Terbukti, bahwa sistem kapitalis-sekuler semakin menyuburkan liberalisasi pergaulan. Maka sudah seharusnya umat menyadari bahwa sistem ini tidak sesuai dengan ajaran Islam dan juga harus menyadari bahwa hanya Islam yang mampu memberikan solusi yang mengakar dan komprehensif dalam mengatasi beragam masalah kehidupan termasuk pergaulan bebas.
Jika sistem Islam diterapkan, pertama Islam akan mengembalikan sistem pendidikan saat ini dengan sistem pendidikan Islam yang berbasis akidah Islam. Setiap muslim akan menerima pendidikan dasar berupa akidah dan tsaqafah (pemahaman) Islam secara formal dan informal. Melalui lembaga pendidikan resmi maupun lewat forum-forum, kajian, seminar dan lainnya. Negara akan menjamin dalam pelaksanaannya.

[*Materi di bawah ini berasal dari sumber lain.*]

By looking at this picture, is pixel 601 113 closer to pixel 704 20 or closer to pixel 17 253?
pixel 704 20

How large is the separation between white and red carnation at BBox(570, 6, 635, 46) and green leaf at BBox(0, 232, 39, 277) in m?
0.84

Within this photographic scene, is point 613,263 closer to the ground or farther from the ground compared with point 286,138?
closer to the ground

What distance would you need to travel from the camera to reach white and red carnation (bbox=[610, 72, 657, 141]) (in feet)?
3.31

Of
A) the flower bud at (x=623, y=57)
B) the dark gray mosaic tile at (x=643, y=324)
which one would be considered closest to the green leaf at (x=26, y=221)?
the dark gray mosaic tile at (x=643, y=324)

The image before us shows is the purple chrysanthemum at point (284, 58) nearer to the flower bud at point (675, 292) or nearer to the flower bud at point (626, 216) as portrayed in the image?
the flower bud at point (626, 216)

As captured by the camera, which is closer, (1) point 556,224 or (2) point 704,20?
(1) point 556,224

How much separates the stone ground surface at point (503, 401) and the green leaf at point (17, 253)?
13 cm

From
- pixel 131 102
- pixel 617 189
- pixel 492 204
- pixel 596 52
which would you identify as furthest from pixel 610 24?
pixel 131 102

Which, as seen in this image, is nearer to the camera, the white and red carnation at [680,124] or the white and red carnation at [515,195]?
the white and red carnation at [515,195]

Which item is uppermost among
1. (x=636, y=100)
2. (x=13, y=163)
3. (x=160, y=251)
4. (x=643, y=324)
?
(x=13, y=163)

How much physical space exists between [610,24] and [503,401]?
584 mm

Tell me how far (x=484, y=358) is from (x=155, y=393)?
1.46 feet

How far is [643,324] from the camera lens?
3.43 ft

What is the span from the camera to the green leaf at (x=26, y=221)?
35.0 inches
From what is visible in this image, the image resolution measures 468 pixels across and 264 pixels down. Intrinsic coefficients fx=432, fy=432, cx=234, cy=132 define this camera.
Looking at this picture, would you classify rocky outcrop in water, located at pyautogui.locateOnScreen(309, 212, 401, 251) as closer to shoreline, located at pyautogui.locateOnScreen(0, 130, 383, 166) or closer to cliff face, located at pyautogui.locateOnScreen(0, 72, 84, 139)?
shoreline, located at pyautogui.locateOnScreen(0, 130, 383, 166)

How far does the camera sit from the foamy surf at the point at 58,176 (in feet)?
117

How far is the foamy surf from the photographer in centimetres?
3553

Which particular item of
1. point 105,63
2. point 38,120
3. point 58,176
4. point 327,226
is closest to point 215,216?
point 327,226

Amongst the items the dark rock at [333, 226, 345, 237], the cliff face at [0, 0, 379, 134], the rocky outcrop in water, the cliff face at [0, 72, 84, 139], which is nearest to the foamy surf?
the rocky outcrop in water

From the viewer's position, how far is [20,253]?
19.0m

Meskipun begitu, negara juga tidak mengesampingkan pendidikan di bidang sains. Pendidikan Islam dan ilmu pengetahuan akan diberikan kepada siswa agar mereka menjadi generasi yang kokoh dalam keimanan dengan menguasai semua cabang ilmu keislaman, juga menjadi ahli di bidang sains sesuai dengan bakat kemampuan masing-masing.
Dengan pendidikan Islam bagi seluruh umat, tentunya akan lahir individu dan masyarakat yang berkepribadian Islam.
Masyarakat yang islami menjadikan lingkungan yang kondusif dengan suasana keimanan yang terjaga. Umat akan terdorong untuk saling menasihati atau melakukan amar makruf nahi munkar, artinya berfungsi sebagai kontrol sosial. Dengan begitu, perbuatan maksiat dan pergaulan bebas bisa dicegah secara kolektif. Tidak akan ada pembiaran apabila terjadi perilaku masyarakat yang melanggar syariat.
Negara juga berperan penting untuk mencegah terjadinya maksiat. Yaitu dengan menyaring segala bentuk informasi yang berasal dari asing. Menjaga tersebarnya konten-konten berbau pornografi/aksi melalui media apa pun. Selain itu, negara memberikan hukum dan sanksi tegas apabila telah terjadi perbuatan zina dan semua yang melanggar syariat Islam. Hukum yang diturunkan oleh Allah Subhanahu wa Taala yang bersumber dari Al-Qur’an dan sunnah. Seperti qishas untuk kasus penganiayaan dan pembunuhan, potong tangan untuk kasus pencurian yang sudah mencapai nishab, dan hukum cambuk atau rajam untuk pelaku perzinaan. Hukum yang tegas ini bertujuan untuk memberikan efek jera bagi masyarakat, dan menjadi kafarat atau penebus dosa bagi pelakunya. Wallahu a’lam bishawab.